Local Development / Testing Direction

Do not assume manual multi-terminal operation long term.

Requirement

Need an orchestrated local/dev runtime.

Local dev should preserve real boundaries

  • separate services
  • broker present
  • env/config driven
  • same event flow as production

Current local/dev answer

Compose is still acceptable for:

  • developer laptops
  • fast local iteration
  • debugging event flow
  • validating container boundaries before Kubernetes rollout

But Compose should remain explicitly secondary to the repo-driven Hetzner + k3s path for production operations.

Testing layers

  1. unit tests for normalizers / schema logic / helpers
  2. integration tests against Kafka-compatible broker
  3. replay/simulation tests using retained event streams

Spark Readiness

Do not add Spark now.
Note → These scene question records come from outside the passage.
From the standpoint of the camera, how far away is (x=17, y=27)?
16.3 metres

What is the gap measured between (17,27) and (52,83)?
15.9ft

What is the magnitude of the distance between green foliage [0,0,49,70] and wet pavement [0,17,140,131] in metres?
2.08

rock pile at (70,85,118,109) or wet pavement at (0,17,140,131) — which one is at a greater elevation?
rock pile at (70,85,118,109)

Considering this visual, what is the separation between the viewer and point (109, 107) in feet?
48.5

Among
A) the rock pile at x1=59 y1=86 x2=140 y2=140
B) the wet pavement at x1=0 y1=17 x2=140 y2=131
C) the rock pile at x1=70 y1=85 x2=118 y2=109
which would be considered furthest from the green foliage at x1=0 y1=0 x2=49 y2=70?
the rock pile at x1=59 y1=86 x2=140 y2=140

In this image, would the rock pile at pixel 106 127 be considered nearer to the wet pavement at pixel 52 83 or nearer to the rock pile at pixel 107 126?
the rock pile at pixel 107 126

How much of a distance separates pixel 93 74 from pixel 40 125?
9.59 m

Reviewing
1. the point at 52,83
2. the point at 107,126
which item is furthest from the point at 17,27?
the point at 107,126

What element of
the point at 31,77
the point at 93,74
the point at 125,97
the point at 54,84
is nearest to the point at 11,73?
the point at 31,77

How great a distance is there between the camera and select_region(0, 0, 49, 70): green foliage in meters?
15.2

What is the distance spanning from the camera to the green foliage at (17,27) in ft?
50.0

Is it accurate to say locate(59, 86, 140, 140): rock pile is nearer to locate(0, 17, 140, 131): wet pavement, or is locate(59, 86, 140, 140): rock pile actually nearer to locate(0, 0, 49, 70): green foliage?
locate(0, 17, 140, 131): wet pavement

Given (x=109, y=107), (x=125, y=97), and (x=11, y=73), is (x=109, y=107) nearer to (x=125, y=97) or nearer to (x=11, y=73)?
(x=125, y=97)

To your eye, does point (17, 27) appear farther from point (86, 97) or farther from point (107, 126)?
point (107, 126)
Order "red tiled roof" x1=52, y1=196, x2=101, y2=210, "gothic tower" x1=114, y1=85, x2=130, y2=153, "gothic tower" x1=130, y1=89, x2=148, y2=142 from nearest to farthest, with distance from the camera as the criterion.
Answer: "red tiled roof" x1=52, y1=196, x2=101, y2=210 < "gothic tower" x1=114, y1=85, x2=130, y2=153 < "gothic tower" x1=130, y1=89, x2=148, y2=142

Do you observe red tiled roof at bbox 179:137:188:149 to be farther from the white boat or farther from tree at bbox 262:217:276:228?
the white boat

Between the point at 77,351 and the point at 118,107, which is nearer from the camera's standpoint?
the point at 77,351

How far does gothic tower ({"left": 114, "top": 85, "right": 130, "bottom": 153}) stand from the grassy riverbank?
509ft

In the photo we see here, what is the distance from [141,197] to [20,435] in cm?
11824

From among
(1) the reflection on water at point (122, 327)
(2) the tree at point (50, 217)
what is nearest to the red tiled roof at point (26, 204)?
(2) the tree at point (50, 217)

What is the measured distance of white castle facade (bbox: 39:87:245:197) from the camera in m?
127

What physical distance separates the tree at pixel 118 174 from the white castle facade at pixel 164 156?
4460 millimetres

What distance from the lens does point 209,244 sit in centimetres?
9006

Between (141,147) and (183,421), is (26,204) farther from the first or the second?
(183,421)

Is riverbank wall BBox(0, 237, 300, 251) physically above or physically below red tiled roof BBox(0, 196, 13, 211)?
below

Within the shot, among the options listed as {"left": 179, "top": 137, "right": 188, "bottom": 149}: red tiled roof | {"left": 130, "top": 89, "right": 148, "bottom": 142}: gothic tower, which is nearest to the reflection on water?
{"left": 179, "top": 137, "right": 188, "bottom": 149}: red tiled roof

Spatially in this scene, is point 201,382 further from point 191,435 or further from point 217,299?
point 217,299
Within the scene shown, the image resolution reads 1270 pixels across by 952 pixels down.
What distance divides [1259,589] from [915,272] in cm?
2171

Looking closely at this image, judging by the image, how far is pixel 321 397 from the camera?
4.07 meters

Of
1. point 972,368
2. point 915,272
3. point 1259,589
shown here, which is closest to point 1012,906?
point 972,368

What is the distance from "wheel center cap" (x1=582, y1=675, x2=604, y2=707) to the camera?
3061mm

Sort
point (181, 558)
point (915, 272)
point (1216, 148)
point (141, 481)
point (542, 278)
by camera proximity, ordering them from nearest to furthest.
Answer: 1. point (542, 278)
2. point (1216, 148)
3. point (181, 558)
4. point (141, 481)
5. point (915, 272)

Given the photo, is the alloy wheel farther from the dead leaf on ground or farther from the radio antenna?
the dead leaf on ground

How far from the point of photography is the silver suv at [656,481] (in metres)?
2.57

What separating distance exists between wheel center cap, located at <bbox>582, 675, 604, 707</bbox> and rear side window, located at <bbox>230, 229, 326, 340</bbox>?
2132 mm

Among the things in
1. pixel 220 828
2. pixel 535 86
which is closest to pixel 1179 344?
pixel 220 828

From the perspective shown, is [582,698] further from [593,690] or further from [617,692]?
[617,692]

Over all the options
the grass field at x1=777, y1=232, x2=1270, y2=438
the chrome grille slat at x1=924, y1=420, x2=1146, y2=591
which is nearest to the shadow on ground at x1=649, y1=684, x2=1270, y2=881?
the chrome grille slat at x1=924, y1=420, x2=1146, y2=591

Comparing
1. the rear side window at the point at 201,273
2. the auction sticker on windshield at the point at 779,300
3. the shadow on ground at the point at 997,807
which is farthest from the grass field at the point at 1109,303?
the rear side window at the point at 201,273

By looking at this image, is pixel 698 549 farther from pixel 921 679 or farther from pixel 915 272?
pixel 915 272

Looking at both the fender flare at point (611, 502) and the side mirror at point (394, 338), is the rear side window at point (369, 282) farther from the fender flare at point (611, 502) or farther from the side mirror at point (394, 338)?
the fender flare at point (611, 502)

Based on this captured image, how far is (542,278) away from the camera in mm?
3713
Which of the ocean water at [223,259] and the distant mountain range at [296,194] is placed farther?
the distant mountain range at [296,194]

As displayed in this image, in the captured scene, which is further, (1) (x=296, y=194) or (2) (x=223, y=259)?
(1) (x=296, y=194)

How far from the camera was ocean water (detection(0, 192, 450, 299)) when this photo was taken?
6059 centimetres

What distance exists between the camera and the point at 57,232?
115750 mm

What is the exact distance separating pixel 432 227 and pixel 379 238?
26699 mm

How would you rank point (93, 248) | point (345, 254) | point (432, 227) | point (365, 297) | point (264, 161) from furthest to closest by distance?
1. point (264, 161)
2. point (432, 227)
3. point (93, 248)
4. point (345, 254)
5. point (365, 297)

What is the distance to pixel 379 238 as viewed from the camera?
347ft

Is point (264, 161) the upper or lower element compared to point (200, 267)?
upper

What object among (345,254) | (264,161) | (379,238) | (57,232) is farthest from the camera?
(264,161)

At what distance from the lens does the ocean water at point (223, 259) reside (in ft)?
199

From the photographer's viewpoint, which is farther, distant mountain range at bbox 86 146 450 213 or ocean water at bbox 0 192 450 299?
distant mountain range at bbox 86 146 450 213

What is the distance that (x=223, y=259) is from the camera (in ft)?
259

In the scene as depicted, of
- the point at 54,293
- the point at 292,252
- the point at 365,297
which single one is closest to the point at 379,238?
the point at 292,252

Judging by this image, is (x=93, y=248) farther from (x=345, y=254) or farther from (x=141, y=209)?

But keep the system Spark-compatible later by:

  • preserving raw events
  • preserving normalized events
  • using immutable append-only event streams
  • versioning schemas
  • separating operational event log from future analytical processing

Spark later would be for:

  • large-scale backtesting
  • feature generation
  • archive processing
  • multi-venue analytics

Immediate Next Engineering Tasks

Next session should focus on the following.

1. Clean current repo structure

Remove duplicate/legacy paths and keep one canonical structure only.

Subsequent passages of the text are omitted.